I’m not terribly spiritual. Given the immensity and implacability of the universe, and the illogicality of believing in a personal deity who just happens to adhere to my church’s particular dogma, I just can’t bring myself to believe in the Numinous Aura of Everything. I especially can’t buy into the idea of any kind of afterlife. Historically, in my church, the original idea was a resurrection, not a Caribbean resort of the deceased, but people have gotten invested in the idea of an upstairs/downstairs pair of departure lounges.
It’s just the way my brain is configured. Believe me, I’ve tried. I got confirmed in the Episcopal Church, I read the Bible cover to cover, and I sought solace in Taoism and Zen Buddhism. In the end, though I meditate every day, and though I cheerfully pray every day to be kind, content, and present, it’s more of a practical habit than any kind of fervency on my part.

**PROBLEM SET**
[1] In the essay on spirituality, which church was the writer confirmed in?
[2] Carry on the essay on spirituality from its final sentence, writing the next paragraph.
The material after this point comes from a separate source.

**RECORDED INFORMATION**
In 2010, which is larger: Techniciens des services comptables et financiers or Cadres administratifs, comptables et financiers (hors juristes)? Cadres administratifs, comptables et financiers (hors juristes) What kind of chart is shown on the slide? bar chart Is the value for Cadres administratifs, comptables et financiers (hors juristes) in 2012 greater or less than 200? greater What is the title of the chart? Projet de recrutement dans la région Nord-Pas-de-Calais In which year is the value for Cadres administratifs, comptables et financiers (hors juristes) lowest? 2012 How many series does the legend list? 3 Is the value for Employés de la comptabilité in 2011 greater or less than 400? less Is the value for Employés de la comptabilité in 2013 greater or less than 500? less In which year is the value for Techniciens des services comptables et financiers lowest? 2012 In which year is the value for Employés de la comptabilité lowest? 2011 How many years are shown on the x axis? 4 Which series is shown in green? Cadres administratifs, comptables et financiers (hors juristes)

...

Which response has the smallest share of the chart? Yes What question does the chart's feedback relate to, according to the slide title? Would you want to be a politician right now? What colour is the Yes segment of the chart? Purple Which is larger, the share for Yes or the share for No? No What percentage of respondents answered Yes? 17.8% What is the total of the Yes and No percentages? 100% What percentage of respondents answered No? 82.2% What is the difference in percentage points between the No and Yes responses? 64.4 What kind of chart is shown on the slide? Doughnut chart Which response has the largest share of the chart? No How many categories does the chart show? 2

**TASK-BY-TASK RESULTS**
[1] The Episcopal Church.

[2]
Just now, I got back from another visit to my late husband’s grave. I saw him dead, mind you, and I watched him die for a very long time before that in hospice; it looked extremely final after the end when he lay there with his eyeballs sinking in and his mouth agape. I told hospice to notify the funeral home, and they cremated him, taking off his wedding ring and getting it to me as I asked. I watched someone put the box of his ashes in his little cremation plot, to the accompaniment of a nice service that he would have approved of. His stone plaque arrived much earlier than they told me it would. It has his name and the dates of his birth and death on it. I took care of him, as I told him I would. He took comfort in the fact that it was a pretty place and that there is room for my ashes and for my name and dates too. It was for his sake, while he was dying, that I took care of everything and told him about it.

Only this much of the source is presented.